JL van Rensburg

Personal information
- Born: 5 August 2005 (age 21)

Sport
- Sport: Athletics
- Events: Shot put, Discus

Achievements and titles
- Personal bests: Shot put: 19.83m (2026) Discus: 52.76m (2025)

Medal record
Men's athletics
Representing South Africa
World U20 Championships
| Silver medal – second place | 2024 Lima | Shot put |
African U20 Championships
| Gold medal – first place | 2023 Ndola | Shot put |
| Silver medal – second place | 2023 Ndola | Discus |

= JL van Rensburg =

South African athlete (born 2005)

JL van Rensburg (born 5 August 2005) is a South African shot putter and discus thrower.

==Biography==
He won gold in the shot put and silver in the discus at the 2023 African U20 Championships in Ndola, Zambia.

He won a silver medal in the shot put at the 2024 World Athletics U20 Championships in Lima, Peru with a personal best throw of 20.74m using 6 kg. In October 2024, he was named Sportsman of the Year by the Eden Sports Council.

On 1 March 2025, he set a new personal best in the shot put of 19.06m at the Big 12 Indoor Championships in Lubbock, Texas, USA. His best distance of 52.76m in the discus throw was achieved on 17 May 2025 at the Big 12 Outdoor Track & Field Championship held in Lawrence, Kansas, USA.

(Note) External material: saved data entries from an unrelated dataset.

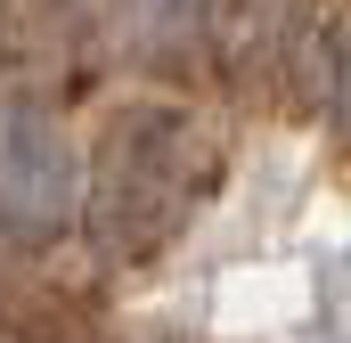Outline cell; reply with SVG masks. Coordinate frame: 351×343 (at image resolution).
Here are the masks:
<instances>
[{
  "instance_id": "1",
  "label": "cell",
  "mask_w": 351,
  "mask_h": 343,
  "mask_svg": "<svg viewBox=\"0 0 351 343\" xmlns=\"http://www.w3.org/2000/svg\"><path fill=\"white\" fill-rule=\"evenodd\" d=\"M66 188H74V164H66V139L49 123H33V115L0 123V196L16 213H58Z\"/></svg>"
}]
</instances>
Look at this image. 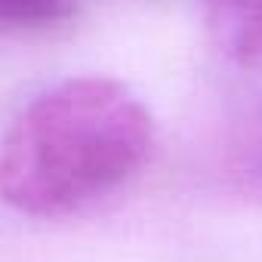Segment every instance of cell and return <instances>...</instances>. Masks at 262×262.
<instances>
[{
    "mask_svg": "<svg viewBox=\"0 0 262 262\" xmlns=\"http://www.w3.org/2000/svg\"><path fill=\"white\" fill-rule=\"evenodd\" d=\"M155 151V117L117 77L80 74L34 96L0 136V201L68 219L133 182Z\"/></svg>",
    "mask_w": 262,
    "mask_h": 262,
    "instance_id": "1",
    "label": "cell"
},
{
    "mask_svg": "<svg viewBox=\"0 0 262 262\" xmlns=\"http://www.w3.org/2000/svg\"><path fill=\"white\" fill-rule=\"evenodd\" d=\"M213 173L222 188L262 204V105L241 111L213 151Z\"/></svg>",
    "mask_w": 262,
    "mask_h": 262,
    "instance_id": "2",
    "label": "cell"
},
{
    "mask_svg": "<svg viewBox=\"0 0 262 262\" xmlns=\"http://www.w3.org/2000/svg\"><path fill=\"white\" fill-rule=\"evenodd\" d=\"M204 25L231 65L262 74V0H204Z\"/></svg>",
    "mask_w": 262,
    "mask_h": 262,
    "instance_id": "3",
    "label": "cell"
},
{
    "mask_svg": "<svg viewBox=\"0 0 262 262\" xmlns=\"http://www.w3.org/2000/svg\"><path fill=\"white\" fill-rule=\"evenodd\" d=\"M74 16V0H0V31H47Z\"/></svg>",
    "mask_w": 262,
    "mask_h": 262,
    "instance_id": "4",
    "label": "cell"
}]
</instances>
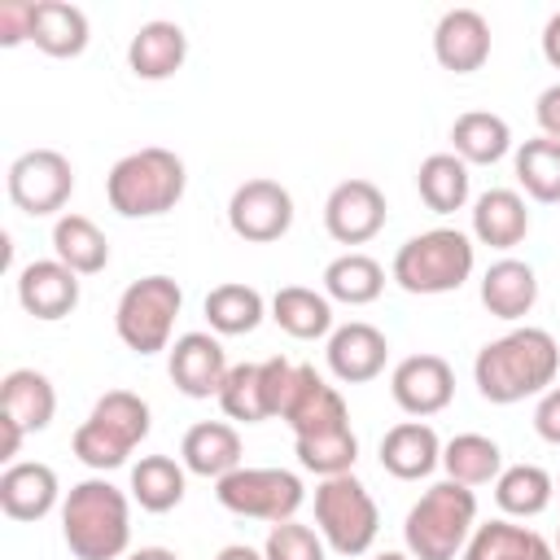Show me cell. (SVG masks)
I'll return each instance as SVG.
<instances>
[{
    "instance_id": "5bb4252c",
    "label": "cell",
    "mask_w": 560,
    "mask_h": 560,
    "mask_svg": "<svg viewBox=\"0 0 560 560\" xmlns=\"http://www.w3.org/2000/svg\"><path fill=\"white\" fill-rule=\"evenodd\" d=\"M324 354H328V372L341 385H368V381H376L385 372L389 341L368 319H350V324L328 332V350Z\"/></svg>"
},
{
    "instance_id": "f6af8a7d",
    "label": "cell",
    "mask_w": 560,
    "mask_h": 560,
    "mask_svg": "<svg viewBox=\"0 0 560 560\" xmlns=\"http://www.w3.org/2000/svg\"><path fill=\"white\" fill-rule=\"evenodd\" d=\"M534 118H538V127H542L547 140H560V83H551V88L538 92Z\"/></svg>"
},
{
    "instance_id": "74e56055",
    "label": "cell",
    "mask_w": 560,
    "mask_h": 560,
    "mask_svg": "<svg viewBox=\"0 0 560 560\" xmlns=\"http://www.w3.org/2000/svg\"><path fill=\"white\" fill-rule=\"evenodd\" d=\"M88 416L101 420L109 433H118L127 446H140V442L149 438V429H153L149 402H144L140 394H131V389H105V394L92 402Z\"/></svg>"
},
{
    "instance_id": "836d02e7",
    "label": "cell",
    "mask_w": 560,
    "mask_h": 560,
    "mask_svg": "<svg viewBox=\"0 0 560 560\" xmlns=\"http://www.w3.org/2000/svg\"><path fill=\"white\" fill-rule=\"evenodd\" d=\"M551 499H556V481L538 464H512L494 477V503L503 516H521V521L538 516L551 508Z\"/></svg>"
},
{
    "instance_id": "6da1fadb",
    "label": "cell",
    "mask_w": 560,
    "mask_h": 560,
    "mask_svg": "<svg viewBox=\"0 0 560 560\" xmlns=\"http://www.w3.org/2000/svg\"><path fill=\"white\" fill-rule=\"evenodd\" d=\"M556 372H560V346L547 328H534V324L486 341L472 359V385L494 407L547 394L556 385Z\"/></svg>"
},
{
    "instance_id": "3957f363",
    "label": "cell",
    "mask_w": 560,
    "mask_h": 560,
    "mask_svg": "<svg viewBox=\"0 0 560 560\" xmlns=\"http://www.w3.org/2000/svg\"><path fill=\"white\" fill-rule=\"evenodd\" d=\"M184 188H188V166L179 153L162 144L118 158L105 175V201L122 219H158L179 206Z\"/></svg>"
},
{
    "instance_id": "1f68e13d",
    "label": "cell",
    "mask_w": 560,
    "mask_h": 560,
    "mask_svg": "<svg viewBox=\"0 0 560 560\" xmlns=\"http://www.w3.org/2000/svg\"><path fill=\"white\" fill-rule=\"evenodd\" d=\"M385 289V267L372 258V254H337L328 267H324V293L328 302H346V306H368L376 302Z\"/></svg>"
},
{
    "instance_id": "d6a6232c",
    "label": "cell",
    "mask_w": 560,
    "mask_h": 560,
    "mask_svg": "<svg viewBox=\"0 0 560 560\" xmlns=\"http://www.w3.org/2000/svg\"><path fill=\"white\" fill-rule=\"evenodd\" d=\"M206 319L219 337H245L267 319V302L254 284L228 280V284H214L206 293Z\"/></svg>"
},
{
    "instance_id": "7402d4cb",
    "label": "cell",
    "mask_w": 560,
    "mask_h": 560,
    "mask_svg": "<svg viewBox=\"0 0 560 560\" xmlns=\"http://www.w3.org/2000/svg\"><path fill=\"white\" fill-rule=\"evenodd\" d=\"M0 416L13 420L22 433H39L57 416V389L44 372L35 368H13L0 381Z\"/></svg>"
},
{
    "instance_id": "c3c4849f",
    "label": "cell",
    "mask_w": 560,
    "mask_h": 560,
    "mask_svg": "<svg viewBox=\"0 0 560 560\" xmlns=\"http://www.w3.org/2000/svg\"><path fill=\"white\" fill-rule=\"evenodd\" d=\"M122 560H179L171 547H140V551H127Z\"/></svg>"
},
{
    "instance_id": "7a4b0ae2",
    "label": "cell",
    "mask_w": 560,
    "mask_h": 560,
    "mask_svg": "<svg viewBox=\"0 0 560 560\" xmlns=\"http://www.w3.org/2000/svg\"><path fill=\"white\" fill-rule=\"evenodd\" d=\"M61 538L74 560H122L131 542V499L105 477L70 486L61 499Z\"/></svg>"
},
{
    "instance_id": "f35d334b",
    "label": "cell",
    "mask_w": 560,
    "mask_h": 560,
    "mask_svg": "<svg viewBox=\"0 0 560 560\" xmlns=\"http://www.w3.org/2000/svg\"><path fill=\"white\" fill-rule=\"evenodd\" d=\"M219 407H223L228 420H241V424L271 420L258 363H236V368L228 372V381H223V389H219Z\"/></svg>"
},
{
    "instance_id": "f1b7e54d",
    "label": "cell",
    "mask_w": 560,
    "mask_h": 560,
    "mask_svg": "<svg viewBox=\"0 0 560 560\" xmlns=\"http://www.w3.org/2000/svg\"><path fill=\"white\" fill-rule=\"evenodd\" d=\"M468 188H472V175H468V162H459L455 153H429L416 171V192L420 201L433 210V214H455L468 206Z\"/></svg>"
},
{
    "instance_id": "d4e9b609",
    "label": "cell",
    "mask_w": 560,
    "mask_h": 560,
    "mask_svg": "<svg viewBox=\"0 0 560 560\" xmlns=\"http://www.w3.org/2000/svg\"><path fill=\"white\" fill-rule=\"evenodd\" d=\"M459 560H556V547L525 525H512L508 516H494L472 529Z\"/></svg>"
},
{
    "instance_id": "ee69618b",
    "label": "cell",
    "mask_w": 560,
    "mask_h": 560,
    "mask_svg": "<svg viewBox=\"0 0 560 560\" xmlns=\"http://www.w3.org/2000/svg\"><path fill=\"white\" fill-rule=\"evenodd\" d=\"M534 433L551 446H560V385H551L547 394H538V407H534Z\"/></svg>"
},
{
    "instance_id": "8992f818",
    "label": "cell",
    "mask_w": 560,
    "mask_h": 560,
    "mask_svg": "<svg viewBox=\"0 0 560 560\" xmlns=\"http://www.w3.org/2000/svg\"><path fill=\"white\" fill-rule=\"evenodd\" d=\"M184 306V289L171 276H140L122 289L114 306V332L136 354L171 350V332Z\"/></svg>"
},
{
    "instance_id": "e0dca14e",
    "label": "cell",
    "mask_w": 560,
    "mask_h": 560,
    "mask_svg": "<svg viewBox=\"0 0 560 560\" xmlns=\"http://www.w3.org/2000/svg\"><path fill=\"white\" fill-rule=\"evenodd\" d=\"M61 503V481L48 464L39 459H13L4 472H0V512L9 521H44L52 508Z\"/></svg>"
},
{
    "instance_id": "9c48e42d",
    "label": "cell",
    "mask_w": 560,
    "mask_h": 560,
    "mask_svg": "<svg viewBox=\"0 0 560 560\" xmlns=\"http://www.w3.org/2000/svg\"><path fill=\"white\" fill-rule=\"evenodd\" d=\"M74 192V166L66 153L57 149H26L22 158H13L9 166V201L31 214V219H44V214H57Z\"/></svg>"
},
{
    "instance_id": "44dd1931",
    "label": "cell",
    "mask_w": 560,
    "mask_h": 560,
    "mask_svg": "<svg viewBox=\"0 0 560 560\" xmlns=\"http://www.w3.org/2000/svg\"><path fill=\"white\" fill-rule=\"evenodd\" d=\"M179 464L206 481L241 468V433L228 420H197L179 442Z\"/></svg>"
},
{
    "instance_id": "4dcf8cb0",
    "label": "cell",
    "mask_w": 560,
    "mask_h": 560,
    "mask_svg": "<svg viewBox=\"0 0 560 560\" xmlns=\"http://www.w3.org/2000/svg\"><path fill=\"white\" fill-rule=\"evenodd\" d=\"M184 490H188V468L171 455H140V464L131 468V499L153 516L179 508Z\"/></svg>"
},
{
    "instance_id": "ffe728a7",
    "label": "cell",
    "mask_w": 560,
    "mask_h": 560,
    "mask_svg": "<svg viewBox=\"0 0 560 560\" xmlns=\"http://www.w3.org/2000/svg\"><path fill=\"white\" fill-rule=\"evenodd\" d=\"M184 57H188V35H184L179 22H166V18L144 22V26L131 35V44H127V66H131V74H136V79H149V83L171 79V74L184 66Z\"/></svg>"
},
{
    "instance_id": "e575fe53",
    "label": "cell",
    "mask_w": 560,
    "mask_h": 560,
    "mask_svg": "<svg viewBox=\"0 0 560 560\" xmlns=\"http://www.w3.org/2000/svg\"><path fill=\"white\" fill-rule=\"evenodd\" d=\"M442 468L459 486H490L503 472V451L486 433H455L442 446Z\"/></svg>"
},
{
    "instance_id": "8fae6325",
    "label": "cell",
    "mask_w": 560,
    "mask_h": 560,
    "mask_svg": "<svg viewBox=\"0 0 560 560\" xmlns=\"http://www.w3.org/2000/svg\"><path fill=\"white\" fill-rule=\"evenodd\" d=\"M385 192L372 179H341L324 201V228L337 245H368L385 228Z\"/></svg>"
},
{
    "instance_id": "bcb514c9",
    "label": "cell",
    "mask_w": 560,
    "mask_h": 560,
    "mask_svg": "<svg viewBox=\"0 0 560 560\" xmlns=\"http://www.w3.org/2000/svg\"><path fill=\"white\" fill-rule=\"evenodd\" d=\"M542 57L551 70H560V13H551L542 26Z\"/></svg>"
},
{
    "instance_id": "277c9868",
    "label": "cell",
    "mask_w": 560,
    "mask_h": 560,
    "mask_svg": "<svg viewBox=\"0 0 560 560\" xmlns=\"http://www.w3.org/2000/svg\"><path fill=\"white\" fill-rule=\"evenodd\" d=\"M477 529V494L459 481H433L402 516V542L411 560H455Z\"/></svg>"
},
{
    "instance_id": "cb8c5ba5",
    "label": "cell",
    "mask_w": 560,
    "mask_h": 560,
    "mask_svg": "<svg viewBox=\"0 0 560 560\" xmlns=\"http://www.w3.org/2000/svg\"><path fill=\"white\" fill-rule=\"evenodd\" d=\"M538 302V276L521 258H499L481 276V306L494 319H525Z\"/></svg>"
},
{
    "instance_id": "603a6c76",
    "label": "cell",
    "mask_w": 560,
    "mask_h": 560,
    "mask_svg": "<svg viewBox=\"0 0 560 560\" xmlns=\"http://www.w3.org/2000/svg\"><path fill=\"white\" fill-rule=\"evenodd\" d=\"M529 232V210L516 188H486L472 201V236L490 249H512Z\"/></svg>"
},
{
    "instance_id": "b9f144b4",
    "label": "cell",
    "mask_w": 560,
    "mask_h": 560,
    "mask_svg": "<svg viewBox=\"0 0 560 560\" xmlns=\"http://www.w3.org/2000/svg\"><path fill=\"white\" fill-rule=\"evenodd\" d=\"M258 372H262V394H267V411L271 416H284V402H289V394H293V381H298V363H289V359H262L258 363Z\"/></svg>"
},
{
    "instance_id": "83f0119b",
    "label": "cell",
    "mask_w": 560,
    "mask_h": 560,
    "mask_svg": "<svg viewBox=\"0 0 560 560\" xmlns=\"http://www.w3.org/2000/svg\"><path fill=\"white\" fill-rule=\"evenodd\" d=\"M52 258L66 262L74 276H96L109 267V241L88 214H57L52 223Z\"/></svg>"
},
{
    "instance_id": "8d00e7d4",
    "label": "cell",
    "mask_w": 560,
    "mask_h": 560,
    "mask_svg": "<svg viewBox=\"0 0 560 560\" xmlns=\"http://www.w3.org/2000/svg\"><path fill=\"white\" fill-rule=\"evenodd\" d=\"M293 451H298V464L324 481V477L354 472V459H359V438H354V429H350V424H341V429H328V433L293 438Z\"/></svg>"
},
{
    "instance_id": "d6986e66",
    "label": "cell",
    "mask_w": 560,
    "mask_h": 560,
    "mask_svg": "<svg viewBox=\"0 0 560 560\" xmlns=\"http://www.w3.org/2000/svg\"><path fill=\"white\" fill-rule=\"evenodd\" d=\"M442 464V438L424 420H402L381 438V468L398 481H420Z\"/></svg>"
},
{
    "instance_id": "ba28073f",
    "label": "cell",
    "mask_w": 560,
    "mask_h": 560,
    "mask_svg": "<svg viewBox=\"0 0 560 560\" xmlns=\"http://www.w3.org/2000/svg\"><path fill=\"white\" fill-rule=\"evenodd\" d=\"M214 499L236 516L280 525V521L298 516V508L306 503V486L289 468H249V464H241L236 472L214 481Z\"/></svg>"
},
{
    "instance_id": "7c38bea8",
    "label": "cell",
    "mask_w": 560,
    "mask_h": 560,
    "mask_svg": "<svg viewBox=\"0 0 560 560\" xmlns=\"http://www.w3.org/2000/svg\"><path fill=\"white\" fill-rule=\"evenodd\" d=\"M389 394H394V402L407 416L424 420V416H438V411L451 407V398H455V372H451V363L442 354H407L389 372Z\"/></svg>"
},
{
    "instance_id": "f907efd6",
    "label": "cell",
    "mask_w": 560,
    "mask_h": 560,
    "mask_svg": "<svg viewBox=\"0 0 560 560\" xmlns=\"http://www.w3.org/2000/svg\"><path fill=\"white\" fill-rule=\"evenodd\" d=\"M556 499H560V481H556Z\"/></svg>"
},
{
    "instance_id": "681fc988",
    "label": "cell",
    "mask_w": 560,
    "mask_h": 560,
    "mask_svg": "<svg viewBox=\"0 0 560 560\" xmlns=\"http://www.w3.org/2000/svg\"><path fill=\"white\" fill-rule=\"evenodd\" d=\"M372 560H411V556H402V551H381V556H372Z\"/></svg>"
},
{
    "instance_id": "5b68a950",
    "label": "cell",
    "mask_w": 560,
    "mask_h": 560,
    "mask_svg": "<svg viewBox=\"0 0 560 560\" xmlns=\"http://www.w3.org/2000/svg\"><path fill=\"white\" fill-rule=\"evenodd\" d=\"M477 267V245L468 232L459 228H429L411 241L398 245L389 276L398 280V289L420 293V298H438V293H455Z\"/></svg>"
},
{
    "instance_id": "52a82bcc",
    "label": "cell",
    "mask_w": 560,
    "mask_h": 560,
    "mask_svg": "<svg viewBox=\"0 0 560 560\" xmlns=\"http://www.w3.org/2000/svg\"><path fill=\"white\" fill-rule=\"evenodd\" d=\"M315 529L337 556H363L376 542L381 512L354 472L324 477L315 486Z\"/></svg>"
},
{
    "instance_id": "7dc6e473",
    "label": "cell",
    "mask_w": 560,
    "mask_h": 560,
    "mask_svg": "<svg viewBox=\"0 0 560 560\" xmlns=\"http://www.w3.org/2000/svg\"><path fill=\"white\" fill-rule=\"evenodd\" d=\"M214 560H267V556L254 551V547H245V542H232V547H223Z\"/></svg>"
},
{
    "instance_id": "7bdbcfd3",
    "label": "cell",
    "mask_w": 560,
    "mask_h": 560,
    "mask_svg": "<svg viewBox=\"0 0 560 560\" xmlns=\"http://www.w3.org/2000/svg\"><path fill=\"white\" fill-rule=\"evenodd\" d=\"M31 18H35V0H4L0 4V44L13 48L22 39H31Z\"/></svg>"
},
{
    "instance_id": "ab89813d",
    "label": "cell",
    "mask_w": 560,
    "mask_h": 560,
    "mask_svg": "<svg viewBox=\"0 0 560 560\" xmlns=\"http://www.w3.org/2000/svg\"><path fill=\"white\" fill-rule=\"evenodd\" d=\"M70 446H74V455L88 464V468H96V472H109V468H122L127 464V455L136 451V446H127L118 433H109L101 420H83L79 429H74V438H70Z\"/></svg>"
},
{
    "instance_id": "816d5d0a",
    "label": "cell",
    "mask_w": 560,
    "mask_h": 560,
    "mask_svg": "<svg viewBox=\"0 0 560 560\" xmlns=\"http://www.w3.org/2000/svg\"><path fill=\"white\" fill-rule=\"evenodd\" d=\"M556 556H560V538H556Z\"/></svg>"
},
{
    "instance_id": "2e32d148",
    "label": "cell",
    "mask_w": 560,
    "mask_h": 560,
    "mask_svg": "<svg viewBox=\"0 0 560 560\" xmlns=\"http://www.w3.org/2000/svg\"><path fill=\"white\" fill-rule=\"evenodd\" d=\"M433 57L451 74H472L490 61V22L477 9H446L433 26Z\"/></svg>"
},
{
    "instance_id": "9a60e30c",
    "label": "cell",
    "mask_w": 560,
    "mask_h": 560,
    "mask_svg": "<svg viewBox=\"0 0 560 560\" xmlns=\"http://www.w3.org/2000/svg\"><path fill=\"white\" fill-rule=\"evenodd\" d=\"M280 420L293 429V438H311V433L350 424V411H346V398L337 394V385H328L311 363H298V381H293V394H289Z\"/></svg>"
},
{
    "instance_id": "d590c367",
    "label": "cell",
    "mask_w": 560,
    "mask_h": 560,
    "mask_svg": "<svg viewBox=\"0 0 560 560\" xmlns=\"http://www.w3.org/2000/svg\"><path fill=\"white\" fill-rule=\"evenodd\" d=\"M512 171H516V184L542 201V206H556L560 201V140H525L512 158Z\"/></svg>"
},
{
    "instance_id": "4fadbf2b",
    "label": "cell",
    "mask_w": 560,
    "mask_h": 560,
    "mask_svg": "<svg viewBox=\"0 0 560 560\" xmlns=\"http://www.w3.org/2000/svg\"><path fill=\"white\" fill-rule=\"evenodd\" d=\"M166 372H171V381H175L179 394H188V398H219L232 363H228L219 337H210V332H184L171 346Z\"/></svg>"
},
{
    "instance_id": "f546056e",
    "label": "cell",
    "mask_w": 560,
    "mask_h": 560,
    "mask_svg": "<svg viewBox=\"0 0 560 560\" xmlns=\"http://www.w3.org/2000/svg\"><path fill=\"white\" fill-rule=\"evenodd\" d=\"M271 319L289 337L315 341V337H328L332 332V302H328V293H315L306 284H284L271 298Z\"/></svg>"
},
{
    "instance_id": "484cf974",
    "label": "cell",
    "mask_w": 560,
    "mask_h": 560,
    "mask_svg": "<svg viewBox=\"0 0 560 560\" xmlns=\"http://www.w3.org/2000/svg\"><path fill=\"white\" fill-rule=\"evenodd\" d=\"M92 39L88 13L79 4L66 0H35V18H31V44L48 57H79Z\"/></svg>"
},
{
    "instance_id": "ac0fdd59",
    "label": "cell",
    "mask_w": 560,
    "mask_h": 560,
    "mask_svg": "<svg viewBox=\"0 0 560 560\" xmlns=\"http://www.w3.org/2000/svg\"><path fill=\"white\" fill-rule=\"evenodd\" d=\"M18 302L44 324L66 319L79 306V276L57 258H35L18 271Z\"/></svg>"
},
{
    "instance_id": "60d3db41",
    "label": "cell",
    "mask_w": 560,
    "mask_h": 560,
    "mask_svg": "<svg viewBox=\"0 0 560 560\" xmlns=\"http://www.w3.org/2000/svg\"><path fill=\"white\" fill-rule=\"evenodd\" d=\"M262 556L267 560H324L328 542L319 538V529H311L302 521H280V525H271V534L262 542Z\"/></svg>"
},
{
    "instance_id": "30bf717a",
    "label": "cell",
    "mask_w": 560,
    "mask_h": 560,
    "mask_svg": "<svg viewBox=\"0 0 560 560\" xmlns=\"http://www.w3.org/2000/svg\"><path fill=\"white\" fill-rule=\"evenodd\" d=\"M228 228L249 245H271L293 228V192L276 179H245L228 201Z\"/></svg>"
},
{
    "instance_id": "4316f807",
    "label": "cell",
    "mask_w": 560,
    "mask_h": 560,
    "mask_svg": "<svg viewBox=\"0 0 560 560\" xmlns=\"http://www.w3.org/2000/svg\"><path fill=\"white\" fill-rule=\"evenodd\" d=\"M451 153L468 166H494L499 158L512 153V127L508 118L490 109H468L451 122Z\"/></svg>"
}]
</instances>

In February 2026, he set a new personal best in the shot put at the Doc Hale Virginia Tech Invitational with 19.83 metres. In June 2026, he qualified for the 2026 NCAA Outdoor Championships.

==Personal life==
In September 2024 he was recruited to study at Baylor University in the United States, studying mechanical engineering on a scholarship. His brother Walter is also a shot putter, and won the 2025 African U18 Championships title, two years after JL won the African U20 title in Ndola.